▶ **Extract provided**
2. The method of claim 1, further comprising, when the version identifier does not satisfy the predetermined full synchronization condition, the steps of:
acquiring user basic attribute data corresponding to the user identifier;
synchronizing the user basic attribute data and the UGC update data to the backup site.
3. The method of claim 1, further comprising, before determining whether the version identifier satisfies the predetermined full synchronization condition, the step of:
reading UGC update log in the master storage site, and acquiring a user identifier corresponding to UGC data update recorded in the UGC update log;
acquiring the version identifier of the UGC data update corresponding to the user identifier, and determining.
4. The method of claim 3, wherein each time when synchronizing the full amount of UGC data or the UGC update data to the backup site, the version identifier of UGC data update corresponding to the user identifier is stored as a history version identifier; and
the step of acquiring from the master storage site the UGC update data corresponding to the user identifier comprises:
acquiring, from the UGC update log in the master storage site and according to current version identifier of the UGC data update and the history version identifier corresponding to the user identifier, the UGC update data corresponding to the user identifier.
5. The method of claim 1, wherein determining whether the version identifier satisfies the predetermined full synchronization condition comprises:
determining, according to the version identifier, whether the number of updates of the UGC data corresponding to a user identifier after the last full synchronization is greater than or equal to a predetermined full synchronization interval;
if yes, then determine that the version identifier satisfies the predetermined full synchronization condition;
otherwise, determine that the version identifier does not satisfy the predetermined full synchronization condition;
wherein the full synchronization refers to the synchronization of the full amount of UGC data corresponding to the user identifier to the backup site.
6. The method of claim 5, wherein the version identifier is the cumulative number of updates of UGC data corresponding to each user identifier.

▶ **To-do list**
(1) Count the lines of the records that contain the string "with", treating uppercase and lowercase as different, and give only the number.
(2) Pick up the patent claims on synchronizing UGC data to a backup site where they stop, and continue them.

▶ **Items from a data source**
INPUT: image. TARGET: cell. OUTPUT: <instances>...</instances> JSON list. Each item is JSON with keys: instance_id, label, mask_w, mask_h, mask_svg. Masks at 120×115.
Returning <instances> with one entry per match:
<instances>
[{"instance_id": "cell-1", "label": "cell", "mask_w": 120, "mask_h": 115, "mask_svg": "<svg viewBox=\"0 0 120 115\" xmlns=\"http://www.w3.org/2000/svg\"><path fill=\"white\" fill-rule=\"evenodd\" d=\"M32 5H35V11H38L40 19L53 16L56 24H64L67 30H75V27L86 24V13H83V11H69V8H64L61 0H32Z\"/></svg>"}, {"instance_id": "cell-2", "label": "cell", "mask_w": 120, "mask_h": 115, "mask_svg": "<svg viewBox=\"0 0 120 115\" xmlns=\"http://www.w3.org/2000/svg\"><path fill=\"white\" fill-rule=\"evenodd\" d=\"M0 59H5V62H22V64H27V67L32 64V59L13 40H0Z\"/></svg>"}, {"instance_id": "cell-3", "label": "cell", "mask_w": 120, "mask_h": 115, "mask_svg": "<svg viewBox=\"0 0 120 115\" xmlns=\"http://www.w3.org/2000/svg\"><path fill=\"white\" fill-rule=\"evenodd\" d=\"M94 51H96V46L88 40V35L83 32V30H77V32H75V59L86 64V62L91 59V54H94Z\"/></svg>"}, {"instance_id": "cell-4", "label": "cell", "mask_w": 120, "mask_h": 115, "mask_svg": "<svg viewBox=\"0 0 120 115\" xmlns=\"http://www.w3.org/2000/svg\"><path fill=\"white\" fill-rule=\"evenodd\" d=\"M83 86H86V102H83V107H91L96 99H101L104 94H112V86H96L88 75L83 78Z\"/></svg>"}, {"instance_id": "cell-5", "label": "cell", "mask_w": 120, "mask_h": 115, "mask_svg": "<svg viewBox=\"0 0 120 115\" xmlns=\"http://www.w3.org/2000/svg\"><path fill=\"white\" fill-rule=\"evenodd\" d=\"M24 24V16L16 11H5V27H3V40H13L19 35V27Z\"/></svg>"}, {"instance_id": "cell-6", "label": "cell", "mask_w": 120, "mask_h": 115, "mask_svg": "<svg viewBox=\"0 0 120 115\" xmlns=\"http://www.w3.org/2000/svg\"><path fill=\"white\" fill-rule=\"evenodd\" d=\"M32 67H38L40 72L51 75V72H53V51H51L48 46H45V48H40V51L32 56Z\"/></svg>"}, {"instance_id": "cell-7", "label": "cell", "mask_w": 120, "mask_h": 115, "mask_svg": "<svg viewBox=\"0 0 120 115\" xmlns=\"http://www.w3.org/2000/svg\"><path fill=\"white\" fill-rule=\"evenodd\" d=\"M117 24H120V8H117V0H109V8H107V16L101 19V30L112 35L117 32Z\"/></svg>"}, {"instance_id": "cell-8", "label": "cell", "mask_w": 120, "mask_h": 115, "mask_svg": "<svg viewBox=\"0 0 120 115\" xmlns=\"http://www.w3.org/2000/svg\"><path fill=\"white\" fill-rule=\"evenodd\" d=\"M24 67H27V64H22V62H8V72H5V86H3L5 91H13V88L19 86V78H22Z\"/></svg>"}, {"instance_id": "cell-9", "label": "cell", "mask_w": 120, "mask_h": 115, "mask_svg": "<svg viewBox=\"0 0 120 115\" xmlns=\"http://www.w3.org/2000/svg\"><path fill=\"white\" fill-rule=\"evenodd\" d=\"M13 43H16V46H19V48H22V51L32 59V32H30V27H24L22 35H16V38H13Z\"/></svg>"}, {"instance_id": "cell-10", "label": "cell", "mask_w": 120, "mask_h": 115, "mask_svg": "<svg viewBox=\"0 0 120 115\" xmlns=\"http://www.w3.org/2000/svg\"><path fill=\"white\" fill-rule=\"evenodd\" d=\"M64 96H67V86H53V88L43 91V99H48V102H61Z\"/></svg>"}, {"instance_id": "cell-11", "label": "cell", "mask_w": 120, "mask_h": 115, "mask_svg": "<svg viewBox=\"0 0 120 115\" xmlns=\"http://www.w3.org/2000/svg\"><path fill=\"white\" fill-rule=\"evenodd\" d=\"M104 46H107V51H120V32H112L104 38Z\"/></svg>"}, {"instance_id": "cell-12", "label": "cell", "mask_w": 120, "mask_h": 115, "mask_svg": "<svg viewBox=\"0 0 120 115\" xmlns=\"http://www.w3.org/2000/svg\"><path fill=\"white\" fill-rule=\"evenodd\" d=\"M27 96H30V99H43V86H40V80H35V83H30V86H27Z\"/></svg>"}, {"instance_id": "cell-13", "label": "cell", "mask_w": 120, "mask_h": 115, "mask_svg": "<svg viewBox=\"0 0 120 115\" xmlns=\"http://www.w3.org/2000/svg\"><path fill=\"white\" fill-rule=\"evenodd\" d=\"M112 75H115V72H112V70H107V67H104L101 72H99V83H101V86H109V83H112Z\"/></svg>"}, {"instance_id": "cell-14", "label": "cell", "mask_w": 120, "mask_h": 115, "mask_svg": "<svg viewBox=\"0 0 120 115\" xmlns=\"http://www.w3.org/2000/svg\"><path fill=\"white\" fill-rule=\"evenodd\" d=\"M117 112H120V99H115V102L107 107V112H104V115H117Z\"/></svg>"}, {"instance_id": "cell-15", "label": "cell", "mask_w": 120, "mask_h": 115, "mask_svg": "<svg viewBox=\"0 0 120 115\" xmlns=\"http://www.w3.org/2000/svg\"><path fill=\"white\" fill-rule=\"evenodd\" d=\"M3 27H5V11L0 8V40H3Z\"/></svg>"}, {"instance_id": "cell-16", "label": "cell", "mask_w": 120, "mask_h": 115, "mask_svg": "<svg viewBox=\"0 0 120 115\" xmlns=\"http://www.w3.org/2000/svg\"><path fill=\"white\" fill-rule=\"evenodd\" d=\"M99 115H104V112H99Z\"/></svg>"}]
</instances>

...

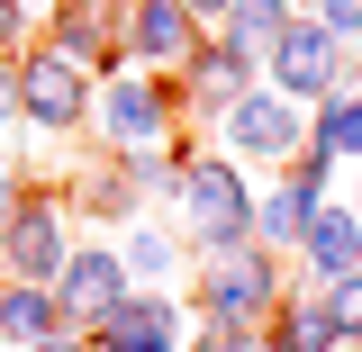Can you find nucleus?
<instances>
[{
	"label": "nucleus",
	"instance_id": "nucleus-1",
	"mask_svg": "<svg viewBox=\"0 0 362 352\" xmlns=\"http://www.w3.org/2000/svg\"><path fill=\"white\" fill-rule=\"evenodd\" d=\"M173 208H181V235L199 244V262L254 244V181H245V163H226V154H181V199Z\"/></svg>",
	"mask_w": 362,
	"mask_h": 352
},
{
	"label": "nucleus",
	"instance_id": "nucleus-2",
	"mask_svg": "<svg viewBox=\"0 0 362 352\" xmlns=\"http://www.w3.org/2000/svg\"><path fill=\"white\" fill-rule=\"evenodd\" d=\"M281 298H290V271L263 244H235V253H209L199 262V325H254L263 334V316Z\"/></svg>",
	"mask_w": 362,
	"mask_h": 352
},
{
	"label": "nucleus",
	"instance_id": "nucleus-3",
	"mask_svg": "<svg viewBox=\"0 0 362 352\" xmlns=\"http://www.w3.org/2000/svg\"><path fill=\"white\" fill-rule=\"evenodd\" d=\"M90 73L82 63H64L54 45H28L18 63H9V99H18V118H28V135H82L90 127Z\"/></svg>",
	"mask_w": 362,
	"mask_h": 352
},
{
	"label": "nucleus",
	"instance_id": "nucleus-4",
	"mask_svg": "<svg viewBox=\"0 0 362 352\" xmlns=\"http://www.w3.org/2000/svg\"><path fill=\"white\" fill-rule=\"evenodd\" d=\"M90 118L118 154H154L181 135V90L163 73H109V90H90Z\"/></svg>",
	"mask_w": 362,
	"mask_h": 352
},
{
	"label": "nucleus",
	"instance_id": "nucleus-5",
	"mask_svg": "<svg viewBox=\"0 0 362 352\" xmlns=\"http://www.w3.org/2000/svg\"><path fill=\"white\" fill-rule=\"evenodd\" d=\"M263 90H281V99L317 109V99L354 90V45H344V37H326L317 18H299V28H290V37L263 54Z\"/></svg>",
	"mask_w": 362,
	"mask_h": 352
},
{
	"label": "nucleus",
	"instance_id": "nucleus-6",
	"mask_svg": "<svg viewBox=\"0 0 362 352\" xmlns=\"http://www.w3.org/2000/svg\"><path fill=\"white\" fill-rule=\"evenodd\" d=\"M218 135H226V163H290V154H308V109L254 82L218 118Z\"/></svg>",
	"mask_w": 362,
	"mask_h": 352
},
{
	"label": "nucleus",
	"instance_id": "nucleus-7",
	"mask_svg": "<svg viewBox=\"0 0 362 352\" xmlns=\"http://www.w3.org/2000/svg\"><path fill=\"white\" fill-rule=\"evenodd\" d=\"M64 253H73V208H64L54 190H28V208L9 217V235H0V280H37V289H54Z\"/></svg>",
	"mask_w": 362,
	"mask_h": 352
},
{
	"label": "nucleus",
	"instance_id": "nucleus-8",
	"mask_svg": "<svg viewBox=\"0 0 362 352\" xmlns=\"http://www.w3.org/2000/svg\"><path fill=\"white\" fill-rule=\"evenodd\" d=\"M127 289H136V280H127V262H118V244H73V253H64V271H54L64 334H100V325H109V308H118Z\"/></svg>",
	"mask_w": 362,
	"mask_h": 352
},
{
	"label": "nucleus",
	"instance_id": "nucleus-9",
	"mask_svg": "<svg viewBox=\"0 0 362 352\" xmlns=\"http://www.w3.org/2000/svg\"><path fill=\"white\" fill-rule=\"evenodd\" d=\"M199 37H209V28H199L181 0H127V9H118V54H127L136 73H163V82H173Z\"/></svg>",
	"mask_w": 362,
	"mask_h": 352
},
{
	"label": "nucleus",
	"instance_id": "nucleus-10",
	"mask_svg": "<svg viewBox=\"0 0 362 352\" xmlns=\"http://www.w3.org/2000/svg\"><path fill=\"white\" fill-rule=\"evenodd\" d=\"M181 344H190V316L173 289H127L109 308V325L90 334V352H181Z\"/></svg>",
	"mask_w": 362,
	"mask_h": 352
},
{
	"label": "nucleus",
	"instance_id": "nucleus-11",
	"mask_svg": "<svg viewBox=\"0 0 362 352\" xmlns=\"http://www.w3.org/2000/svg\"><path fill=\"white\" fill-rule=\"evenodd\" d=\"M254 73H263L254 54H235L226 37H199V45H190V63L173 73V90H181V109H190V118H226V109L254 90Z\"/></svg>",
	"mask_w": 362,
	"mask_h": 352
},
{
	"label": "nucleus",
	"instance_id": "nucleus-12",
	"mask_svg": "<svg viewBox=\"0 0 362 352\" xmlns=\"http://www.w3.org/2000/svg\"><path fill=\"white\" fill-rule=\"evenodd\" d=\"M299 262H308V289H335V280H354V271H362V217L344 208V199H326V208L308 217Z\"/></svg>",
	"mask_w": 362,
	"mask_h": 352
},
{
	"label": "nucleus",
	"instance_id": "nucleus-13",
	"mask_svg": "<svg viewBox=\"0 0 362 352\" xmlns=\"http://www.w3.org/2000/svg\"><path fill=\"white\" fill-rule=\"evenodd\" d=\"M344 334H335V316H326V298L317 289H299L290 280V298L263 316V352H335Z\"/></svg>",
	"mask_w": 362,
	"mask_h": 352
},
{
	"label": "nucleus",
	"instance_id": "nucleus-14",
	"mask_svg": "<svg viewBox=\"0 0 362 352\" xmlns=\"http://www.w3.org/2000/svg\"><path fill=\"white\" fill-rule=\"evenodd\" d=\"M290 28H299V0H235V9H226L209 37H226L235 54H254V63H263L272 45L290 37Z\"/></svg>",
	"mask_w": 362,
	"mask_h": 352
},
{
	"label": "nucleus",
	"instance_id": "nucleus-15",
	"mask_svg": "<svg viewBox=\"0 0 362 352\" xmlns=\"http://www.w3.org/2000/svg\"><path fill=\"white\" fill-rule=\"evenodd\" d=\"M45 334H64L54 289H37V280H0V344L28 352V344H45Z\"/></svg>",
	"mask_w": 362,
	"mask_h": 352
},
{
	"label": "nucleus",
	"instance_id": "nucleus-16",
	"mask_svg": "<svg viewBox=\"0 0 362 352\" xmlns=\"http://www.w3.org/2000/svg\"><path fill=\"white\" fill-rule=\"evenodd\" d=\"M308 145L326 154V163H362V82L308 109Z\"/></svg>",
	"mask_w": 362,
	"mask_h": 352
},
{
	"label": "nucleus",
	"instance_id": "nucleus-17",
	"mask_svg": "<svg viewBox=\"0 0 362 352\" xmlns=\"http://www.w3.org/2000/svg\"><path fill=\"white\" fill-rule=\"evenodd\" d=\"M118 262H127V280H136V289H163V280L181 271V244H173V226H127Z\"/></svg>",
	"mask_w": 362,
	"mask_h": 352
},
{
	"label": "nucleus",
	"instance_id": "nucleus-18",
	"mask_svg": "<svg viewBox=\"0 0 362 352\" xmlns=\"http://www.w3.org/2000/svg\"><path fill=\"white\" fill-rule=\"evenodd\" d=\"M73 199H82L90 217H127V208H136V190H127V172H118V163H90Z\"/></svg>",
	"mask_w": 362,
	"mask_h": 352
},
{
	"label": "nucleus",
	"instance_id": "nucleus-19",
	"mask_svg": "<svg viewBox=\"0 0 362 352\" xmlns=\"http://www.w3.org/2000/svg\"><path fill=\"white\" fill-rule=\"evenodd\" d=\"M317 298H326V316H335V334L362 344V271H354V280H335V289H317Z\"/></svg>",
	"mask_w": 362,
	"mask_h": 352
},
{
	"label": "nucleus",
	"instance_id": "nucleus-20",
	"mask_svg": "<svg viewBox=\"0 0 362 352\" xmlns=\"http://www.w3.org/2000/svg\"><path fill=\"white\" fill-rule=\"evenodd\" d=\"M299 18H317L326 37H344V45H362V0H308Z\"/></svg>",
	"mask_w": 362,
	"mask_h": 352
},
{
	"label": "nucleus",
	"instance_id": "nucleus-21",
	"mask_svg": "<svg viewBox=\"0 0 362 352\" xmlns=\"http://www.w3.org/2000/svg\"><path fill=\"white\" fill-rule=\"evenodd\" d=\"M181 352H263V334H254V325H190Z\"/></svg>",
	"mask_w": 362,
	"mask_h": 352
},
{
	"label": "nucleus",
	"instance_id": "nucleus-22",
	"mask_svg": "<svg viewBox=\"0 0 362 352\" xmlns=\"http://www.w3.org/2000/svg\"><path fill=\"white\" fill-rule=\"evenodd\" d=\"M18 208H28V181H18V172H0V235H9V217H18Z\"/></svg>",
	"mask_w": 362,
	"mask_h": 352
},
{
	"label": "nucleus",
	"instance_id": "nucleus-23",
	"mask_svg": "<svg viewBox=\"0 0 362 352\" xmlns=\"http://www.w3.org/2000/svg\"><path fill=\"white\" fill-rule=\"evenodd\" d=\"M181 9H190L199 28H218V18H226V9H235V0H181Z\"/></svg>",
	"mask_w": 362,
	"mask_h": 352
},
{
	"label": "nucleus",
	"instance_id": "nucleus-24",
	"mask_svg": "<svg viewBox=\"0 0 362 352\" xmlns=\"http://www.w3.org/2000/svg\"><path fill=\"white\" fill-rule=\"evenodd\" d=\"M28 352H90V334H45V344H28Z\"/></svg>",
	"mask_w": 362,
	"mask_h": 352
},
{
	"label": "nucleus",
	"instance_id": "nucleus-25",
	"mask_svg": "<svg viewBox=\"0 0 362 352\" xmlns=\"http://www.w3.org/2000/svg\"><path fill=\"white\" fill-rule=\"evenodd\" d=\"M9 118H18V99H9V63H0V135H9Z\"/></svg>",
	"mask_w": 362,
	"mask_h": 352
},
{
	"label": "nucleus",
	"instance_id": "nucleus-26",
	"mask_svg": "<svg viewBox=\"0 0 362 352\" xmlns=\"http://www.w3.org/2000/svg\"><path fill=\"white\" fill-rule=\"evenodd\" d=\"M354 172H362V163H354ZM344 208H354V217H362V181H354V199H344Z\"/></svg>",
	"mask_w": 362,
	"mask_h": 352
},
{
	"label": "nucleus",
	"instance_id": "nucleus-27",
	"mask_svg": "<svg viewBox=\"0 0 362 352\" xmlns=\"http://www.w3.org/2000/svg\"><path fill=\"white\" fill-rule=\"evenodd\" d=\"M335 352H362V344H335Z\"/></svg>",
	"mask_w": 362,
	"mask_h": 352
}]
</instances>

▶ **Exercise responses**
(1) 2

(2)
7. The method of claim 1, wherein several user groups are stored both in the master storage site and the backup site, a user group version identifier of UGC data update is set to each user group, and wherein, each user group includes a multiple of the version identifiers;
when performing data synchronization, the method further comprises, before determining whether the version identifier satisfies the predetermined full synchronization condition, the step of determining whether to perform data synchronization of the master storage site and the backup site of UGC data in the following way:
comparing, at predetermined detection time intervals, the value of the version identifier of user group of the master storage site and the value of the version identifier of user group of the backup site to determine whether the version identifier of user group of the master storage site is greater than the version identifier of user group of the backup site;
performing, when it is determined that the version identifier of user group of the master storage site is greater than the version identifier of user group of the backup, data synchronization of the master storage site and the backup site of UGC data;
otherwise, not performing data synchronization of the master storage site and the backup site of UGC data.
8. A system for synchronization of UGC master and backup data, executing in a computer system comprising a processor and a system memory, the system memory comprising:
an update version identifier module, configured to store a version identifier of UGC data update corresponding to each user identifier in a master storage site;
a determination module, configured to determine, when data synchronization of the master storage site and backup site of UGC data is executed, whether the version identifier satisfies a predetermined full synchronization condition, and
a data synchronization module, configured to acquire from the master storage site full amount of UGC data corresponding to the user identifier and synchronize the full amount of UGC data to the backup site when the version identifier satisfies the predetermined full synchronization condition, and to acquire UGC update data corresponding to the user identifier from the master storage site and synchronize the UGC update data to the backup site when the version identifier does not satisfy the predetermined full synchronization condition.
9. The system of claim 8, wherein the data synchronization module is further configured to, when the version identifier does not satisfy the predetermined full synchronization condition, acquire user basic attribute data corresponding to the user identifier, and synchronize the user basic attribute data and the UGC update data to the backup site.
10. The system of claim 8, wherein the determination module is further configured to read UGC update log of the master storage site, acquire a user identifier corresponding to the UGC data update recorded in the UGC update log, and acquire the version identifier of the UGC data update corresponding to the user identifier to determine.
11. The system of claim 10, wherein the data synchronization module is further configured to, each time when synchronizing the full amount of UGC data or the UGC update data to the backup site, store the version identifier of UGC data update corresponding to the user identifier as a history version identifier; and acquire the UGC update data corresponding to the user identifier from the UGC update log in the master storage site according to current version identifier of the UGC data update and the history version identifier corresponding to the user identifier.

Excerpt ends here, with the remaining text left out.